What happened when the update went through is that it not just affected sites who fit the criteria of content from a content farm, it also hit hard sites with not a lot of content  and sites that had poor content but not poor enough to have their rankings affected before.  As one example we saw was a transportation client who insisted on having a list of areas they served mixed in with their content, which was not the best written content, was enough to not be hurt by Google’s original poor quality score.  I did our best to warn them the content was questionable, but the insisted on leaving it there.  The site was growing in the search engines at a nice consistent rate, but once the update went through, sure enough their site dropped into oblivion.

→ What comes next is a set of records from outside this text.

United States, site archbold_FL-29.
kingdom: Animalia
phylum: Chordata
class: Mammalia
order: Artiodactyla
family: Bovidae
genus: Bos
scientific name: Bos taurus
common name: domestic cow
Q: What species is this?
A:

So the lesson to learn from this?  If SEO is important than you need to invest time in your content.  I recommend the following:

  • Don’t skimp on writing good content.  Take the time to sit down and not while you are multi-tasking or trying to answer phone calls.
  • Be organized. Start by mapping out your pages, from there write the content for each page and also think of what applicable photos can be added to help visually communicate what that content is about.
  • Write a good amount of content.  One 3 sentence paragraph is not enough and sends a clear message that you just don’t care about your website or don’t have much to say about your products or services.
  • Don’t write TOO much content.  No one will site on your site to read a novel.  Find the right balance of saying what you need to say to promote and sell your product and service without rambling on with a full page of written content.
  • Don’t be afraid to hire someone to write for you. Not everyone can write well in their native language and it’s nothing to be ashamed about.  I’m terrible at math and I’m the first one to admit it.  I’m not ashamed of it, it’s just not my strength.   There are copywriters that are affordable and will ensure you have good, well written and thoughtful content, whether they start with your base writing or interview you and write it themselves.

In the end you can’t just write for the search engines.  Make sure your passion about your products and services and all the reasons why someone should pick your company over your competitor are poured on to those pages.  That will give you great content and the visitors and the search engines will love you.